One of them is based on using global low-power states of the whole system in
which user space code cannot be executed and the overall system activity is
significantly reduced, referred to as :doc:`sleep states <sleep-states>`. The
kernel puts the system into one of these states when requested by user space
and the system stays in it until a special signal is received from one of
designated devices, triggering a transition to the ``working state`` in which
user space code can run. Because sleep states are global and the whole system
is affected by the state changes, this strategy is referred to as the
:doc:`system-wide power management <system-wide>`.
The other strategy, referred to as the :doc:`working-state power management
<working-state>`, is based on adjusting the power states of individual hardware
components of the system, as needed, in the working state. In consequence, if
this strategy is in use, the working state of the system usually does not
correspond to any particular physical configuration of it, but can be treated as
a metastate covering a range of different power states of the system in which
the individual components of it can be either ``active`` (in use) or
``inactive`` (idle). If they are active, they have to be in power states
allowing them to process data and to be accessed by software. In turn, if they
are inactive, ideally, they should be in low-power states in which they may not
be accessible.
If all of the system components are active, the system as a whole is regarded as
"runtime active" and that situation typically corresponds to the maximum power
draw (or maximum energy usage) of it. If all of them are inactive, the system
as a whole is regarded as "runtime idle" which may be very close to a sleep
state from the physical system configuration and power draw perspective, but
then it takes much less time and effort to start executing user space code than
for the same system in a sleep state. However, transitions from sleep states
back to the working state can only be started by a limited set of devices, so
typically the system can spend much more time in a sleep state than it can be
runtime idle in one go. For this reason, systems usually use less energy in
sleep states than when they are runtime idle most of the time.
Moreover, the two power management strategies address different usage scenarios.

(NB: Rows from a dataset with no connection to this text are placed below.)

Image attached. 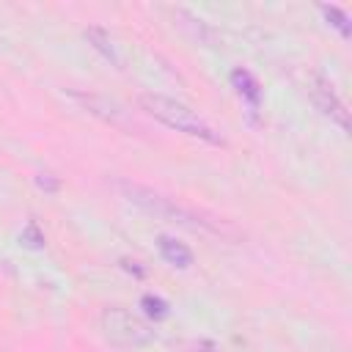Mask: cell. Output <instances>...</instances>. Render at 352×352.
Instances as JSON below:
<instances>
[{
    "mask_svg": "<svg viewBox=\"0 0 352 352\" xmlns=\"http://www.w3.org/2000/svg\"><path fill=\"white\" fill-rule=\"evenodd\" d=\"M102 333L110 344L124 349H138L154 341V330L140 316H135L129 308L121 305H110L102 311Z\"/></svg>",
    "mask_w": 352,
    "mask_h": 352,
    "instance_id": "cell-3",
    "label": "cell"
},
{
    "mask_svg": "<svg viewBox=\"0 0 352 352\" xmlns=\"http://www.w3.org/2000/svg\"><path fill=\"white\" fill-rule=\"evenodd\" d=\"M231 82L236 85V91H239V94H245V96L250 99V104H256V102H258V85H256V80L250 77V72L236 69V72L231 74Z\"/></svg>",
    "mask_w": 352,
    "mask_h": 352,
    "instance_id": "cell-7",
    "label": "cell"
},
{
    "mask_svg": "<svg viewBox=\"0 0 352 352\" xmlns=\"http://www.w3.org/2000/svg\"><path fill=\"white\" fill-rule=\"evenodd\" d=\"M140 104H143V110H148L157 121H162L165 126H170V129H176V132H184V135H190V138H201V140H206V143H220V138L214 135V129H212L198 113H192L187 104H182V102H176V99H168V96H162V94H143V96H140Z\"/></svg>",
    "mask_w": 352,
    "mask_h": 352,
    "instance_id": "cell-1",
    "label": "cell"
},
{
    "mask_svg": "<svg viewBox=\"0 0 352 352\" xmlns=\"http://www.w3.org/2000/svg\"><path fill=\"white\" fill-rule=\"evenodd\" d=\"M118 190L124 192V198L135 206H140L146 214H154L160 220H168V223H179V226H187V228H201L206 226L204 220H198L192 212H187L184 206H179L176 201L154 192L151 187H143V184H132V182H118Z\"/></svg>",
    "mask_w": 352,
    "mask_h": 352,
    "instance_id": "cell-2",
    "label": "cell"
},
{
    "mask_svg": "<svg viewBox=\"0 0 352 352\" xmlns=\"http://www.w3.org/2000/svg\"><path fill=\"white\" fill-rule=\"evenodd\" d=\"M140 302H143V308H146V314H148V316H154V319H165V316H168V302H165V300L146 294Z\"/></svg>",
    "mask_w": 352,
    "mask_h": 352,
    "instance_id": "cell-9",
    "label": "cell"
},
{
    "mask_svg": "<svg viewBox=\"0 0 352 352\" xmlns=\"http://www.w3.org/2000/svg\"><path fill=\"white\" fill-rule=\"evenodd\" d=\"M22 242L28 245V248H41V242H44V236L38 234V228H36V223H30L25 231H22Z\"/></svg>",
    "mask_w": 352,
    "mask_h": 352,
    "instance_id": "cell-10",
    "label": "cell"
},
{
    "mask_svg": "<svg viewBox=\"0 0 352 352\" xmlns=\"http://www.w3.org/2000/svg\"><path fill=\"white\" fill-rule=\"evenodd\" d=\"M36 184H38L41 190H47V192H55V190H58V182H55L50 173H41V176L36 179Z\"/></svg>",
    "mask_w": 352,
    "mask_h": 352,
    "instance_id": "cell-11",
    "label": "cell"
},
{
    "mask_svg": "<svg viewBox=\"0 0 352 352\" xmlns=\"http://www.w3.org/2000/svg\"><path fill=\"white\" fill-rule=\"evenodd\" d=\"M85 36L94 41V47L113 63V66H118V55H116V47H113V38H110V33L107 30H102V28H88L85 30Z\"/></svg>",
    "mask_w": 352,
    "mask_h": 352,
    "instance_id": "cell-6",
    "label": "cell"
},
{
    "mask_svg": "<svg viewBox=\"0 0 352 352\" xmlns=\"http://www.w3.org/2000/svg\"><path fill=\"white\" fill-rule=\"evenodd\" d=\"M157 245H160L162 258H165L170 267H179V270L192 267V253H190L182 242H176V239H170V236H160V239H157Z\"/></svg>",
    "mask_w": 352,
    "mask_h": 352,
    "instance_id": "cell-5",
    "label": "cell"
},
{
    "mask_svg": "<svg viewBox=\"0 0 352 352\" xmlns=\"http://www.w3.org/2000/svg\"><path fill=\"white\" fill-rule=\"evenodd\" d=\"M311 96H314V104H316L324 116H330L341 129H349V113H346V107L341 104V99L333 94V88H330L324 80H314Z\"/></svg>",
    "mask_w": 352,
    "mask_h": 352,
    "instance_id": "cell-4",
    "label": "cell"
},
{
    "mask_svg": "<svg viewBox=\"0 0 352 352\" xmlns=\"http://www.w3.org/2000/svg\"><path fill=\"white\" fill-rule=\"evenodd\" d=\"M322 14H324L327 19H333L330 25H336V28L341 30L344 38H349V33H352V28H349V16H346L341 8H336V6H322Z\"/></svg>",
    "mask_w": 352,
    "mask_h": 352,
    "instance_id": "cell-8",
    "label": "cell"
}]
</instances>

Namely, if the user indicates that the system will not be in use going forward,
for example by closing its lid (if the system is a laptop), it probably should
go into a sleep state at that point. On the other hand, if the user simply goes
away from the laptop keyboard, it probably should stay in the working state and
use the working-state power management in case it becomes idle, because the user
may come back to it at any time and then may want the system to be immediately
accessible.